Texto do documento -
↓

Ainda assim, se esta aparentou ser a alternativa mais benéfica, hoje em dia já não é. “Estou frustrada e o que me leva a não abandonar é não deixar para trás as minhas colegas e quero demonstrar à sociedade que a área está abandonada pela não actualização da remuneração. Acho vergonhoso que desde 2009, estejamos esquecidas, sendo que até aí eram actualizados, anualmente, os despachos, tal como a pensão do idoso”, disse Sónia Xavier, que também acolhe três idosos e que lamenta que, “nem agora, com o aumento exponencial do nível de vida”, haja aumentos.

O valor pago pela prestação de serviços considera ser irrisório, mas é mais escandaloso, na sua opinião, o que lhe dão para manutenção das pessoas que acolhe. “Como é que alimento um idoso, pago luz e aquecimento com sete euros? Como é que se mantem assim adequadamente uma pessoa? Sete euros não dão para um almoço quanto mais para um pequeno-almoço, refeição a meio da manhã, lanche, jantar, reforço antes de ir à cama”, afirmou.

↑

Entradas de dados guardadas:
↓

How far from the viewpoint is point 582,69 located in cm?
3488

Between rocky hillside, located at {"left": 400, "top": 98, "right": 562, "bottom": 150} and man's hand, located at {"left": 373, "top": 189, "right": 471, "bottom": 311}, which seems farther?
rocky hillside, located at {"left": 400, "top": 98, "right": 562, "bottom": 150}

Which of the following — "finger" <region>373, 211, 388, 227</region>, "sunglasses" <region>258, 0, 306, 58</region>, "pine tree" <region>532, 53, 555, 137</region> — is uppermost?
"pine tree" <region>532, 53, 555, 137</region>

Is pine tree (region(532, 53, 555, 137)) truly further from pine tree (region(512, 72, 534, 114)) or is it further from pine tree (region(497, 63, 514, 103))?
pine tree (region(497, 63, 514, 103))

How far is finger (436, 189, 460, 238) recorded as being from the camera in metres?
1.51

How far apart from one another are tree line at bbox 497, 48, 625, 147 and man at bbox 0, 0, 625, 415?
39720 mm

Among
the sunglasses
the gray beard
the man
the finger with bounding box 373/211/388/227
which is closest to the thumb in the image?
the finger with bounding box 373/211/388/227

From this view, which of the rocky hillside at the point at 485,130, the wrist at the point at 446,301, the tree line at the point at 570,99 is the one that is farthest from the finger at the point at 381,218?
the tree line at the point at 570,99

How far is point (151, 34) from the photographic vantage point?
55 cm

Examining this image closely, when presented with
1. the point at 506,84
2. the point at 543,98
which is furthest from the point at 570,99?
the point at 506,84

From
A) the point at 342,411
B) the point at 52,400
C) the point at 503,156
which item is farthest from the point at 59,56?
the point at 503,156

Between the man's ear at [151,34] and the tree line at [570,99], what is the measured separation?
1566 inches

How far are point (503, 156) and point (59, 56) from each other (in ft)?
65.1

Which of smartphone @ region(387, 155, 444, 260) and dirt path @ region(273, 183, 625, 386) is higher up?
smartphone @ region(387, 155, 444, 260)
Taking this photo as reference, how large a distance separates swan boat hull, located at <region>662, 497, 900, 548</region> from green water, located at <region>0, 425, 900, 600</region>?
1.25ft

↑
↓

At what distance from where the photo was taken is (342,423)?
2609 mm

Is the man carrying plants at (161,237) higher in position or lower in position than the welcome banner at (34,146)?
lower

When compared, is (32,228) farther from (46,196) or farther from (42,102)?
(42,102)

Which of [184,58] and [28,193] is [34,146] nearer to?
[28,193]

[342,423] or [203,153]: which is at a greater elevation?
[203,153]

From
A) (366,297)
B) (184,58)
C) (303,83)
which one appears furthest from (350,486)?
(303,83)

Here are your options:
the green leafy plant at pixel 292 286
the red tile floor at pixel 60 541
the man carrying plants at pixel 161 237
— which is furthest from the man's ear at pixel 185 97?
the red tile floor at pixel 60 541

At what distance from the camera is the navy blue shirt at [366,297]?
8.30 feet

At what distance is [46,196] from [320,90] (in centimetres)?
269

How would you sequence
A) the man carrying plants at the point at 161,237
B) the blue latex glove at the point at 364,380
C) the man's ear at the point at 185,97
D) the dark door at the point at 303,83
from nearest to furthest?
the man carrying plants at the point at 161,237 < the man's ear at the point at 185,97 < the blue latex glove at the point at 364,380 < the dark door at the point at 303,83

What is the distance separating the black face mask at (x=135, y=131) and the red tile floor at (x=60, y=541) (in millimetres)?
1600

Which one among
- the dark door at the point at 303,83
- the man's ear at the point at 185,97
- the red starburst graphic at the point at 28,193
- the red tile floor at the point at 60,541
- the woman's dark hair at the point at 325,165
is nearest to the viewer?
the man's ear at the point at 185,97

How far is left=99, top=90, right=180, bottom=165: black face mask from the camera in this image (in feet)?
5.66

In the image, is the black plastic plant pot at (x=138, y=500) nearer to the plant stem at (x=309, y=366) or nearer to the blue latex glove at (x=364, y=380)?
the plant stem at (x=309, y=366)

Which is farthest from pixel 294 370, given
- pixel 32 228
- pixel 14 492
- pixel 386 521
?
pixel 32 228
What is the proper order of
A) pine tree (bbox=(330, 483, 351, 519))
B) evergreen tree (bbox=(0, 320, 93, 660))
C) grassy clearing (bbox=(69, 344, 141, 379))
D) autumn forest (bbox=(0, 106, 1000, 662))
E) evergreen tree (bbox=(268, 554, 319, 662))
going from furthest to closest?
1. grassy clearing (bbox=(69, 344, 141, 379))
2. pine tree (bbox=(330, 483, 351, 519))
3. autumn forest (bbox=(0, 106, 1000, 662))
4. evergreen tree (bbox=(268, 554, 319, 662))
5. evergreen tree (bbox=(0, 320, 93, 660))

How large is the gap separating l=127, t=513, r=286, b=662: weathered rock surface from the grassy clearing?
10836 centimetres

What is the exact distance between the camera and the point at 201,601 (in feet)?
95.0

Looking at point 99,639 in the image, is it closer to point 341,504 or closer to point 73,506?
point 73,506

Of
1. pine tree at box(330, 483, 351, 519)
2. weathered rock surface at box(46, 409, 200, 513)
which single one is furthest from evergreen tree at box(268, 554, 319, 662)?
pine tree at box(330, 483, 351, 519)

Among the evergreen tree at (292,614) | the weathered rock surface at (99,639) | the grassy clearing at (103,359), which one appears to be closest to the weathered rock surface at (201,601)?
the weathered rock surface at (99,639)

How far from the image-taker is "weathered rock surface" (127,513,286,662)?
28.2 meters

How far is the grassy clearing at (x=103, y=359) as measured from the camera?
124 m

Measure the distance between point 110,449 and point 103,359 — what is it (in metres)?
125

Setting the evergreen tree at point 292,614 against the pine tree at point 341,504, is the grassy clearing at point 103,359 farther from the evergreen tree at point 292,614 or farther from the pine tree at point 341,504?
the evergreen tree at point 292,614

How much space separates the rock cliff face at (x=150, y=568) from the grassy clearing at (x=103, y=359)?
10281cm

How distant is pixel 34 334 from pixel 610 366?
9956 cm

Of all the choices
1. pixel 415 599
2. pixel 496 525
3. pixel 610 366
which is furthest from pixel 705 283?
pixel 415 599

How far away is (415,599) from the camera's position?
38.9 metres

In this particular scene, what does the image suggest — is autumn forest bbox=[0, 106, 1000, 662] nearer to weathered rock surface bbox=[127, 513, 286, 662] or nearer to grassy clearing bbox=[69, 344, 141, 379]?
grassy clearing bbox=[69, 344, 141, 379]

↑
↓

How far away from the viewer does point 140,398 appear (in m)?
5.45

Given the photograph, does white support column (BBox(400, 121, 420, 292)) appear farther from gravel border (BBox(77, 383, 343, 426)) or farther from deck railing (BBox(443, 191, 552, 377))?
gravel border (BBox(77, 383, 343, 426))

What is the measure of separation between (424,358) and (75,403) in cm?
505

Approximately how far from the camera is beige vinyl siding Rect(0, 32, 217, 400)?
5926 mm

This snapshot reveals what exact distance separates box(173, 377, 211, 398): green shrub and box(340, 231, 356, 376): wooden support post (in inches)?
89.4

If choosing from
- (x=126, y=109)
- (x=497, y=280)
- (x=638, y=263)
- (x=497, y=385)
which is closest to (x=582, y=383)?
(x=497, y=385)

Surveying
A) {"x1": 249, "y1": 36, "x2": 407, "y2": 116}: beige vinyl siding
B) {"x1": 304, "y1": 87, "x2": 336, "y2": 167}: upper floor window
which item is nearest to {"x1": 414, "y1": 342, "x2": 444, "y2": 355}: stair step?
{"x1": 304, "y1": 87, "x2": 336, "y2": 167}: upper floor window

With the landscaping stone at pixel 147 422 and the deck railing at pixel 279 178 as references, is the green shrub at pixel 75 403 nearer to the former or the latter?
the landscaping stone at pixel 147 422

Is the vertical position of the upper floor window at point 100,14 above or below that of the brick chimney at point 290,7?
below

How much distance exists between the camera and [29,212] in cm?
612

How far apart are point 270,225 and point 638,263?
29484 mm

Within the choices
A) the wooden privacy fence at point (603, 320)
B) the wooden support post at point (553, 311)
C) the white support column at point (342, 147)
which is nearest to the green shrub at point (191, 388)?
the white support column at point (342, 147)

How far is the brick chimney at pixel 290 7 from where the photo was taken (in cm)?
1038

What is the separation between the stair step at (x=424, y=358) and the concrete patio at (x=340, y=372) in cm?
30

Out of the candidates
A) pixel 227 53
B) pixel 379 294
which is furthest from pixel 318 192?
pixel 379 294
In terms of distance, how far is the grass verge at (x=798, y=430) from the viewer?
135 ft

↑

Enunciado da tarefa -
Segundo o texto sobre o acolhimento de idosos, quantos idosos acolhe Sónia Xavier?

Resposta -
Três idosos.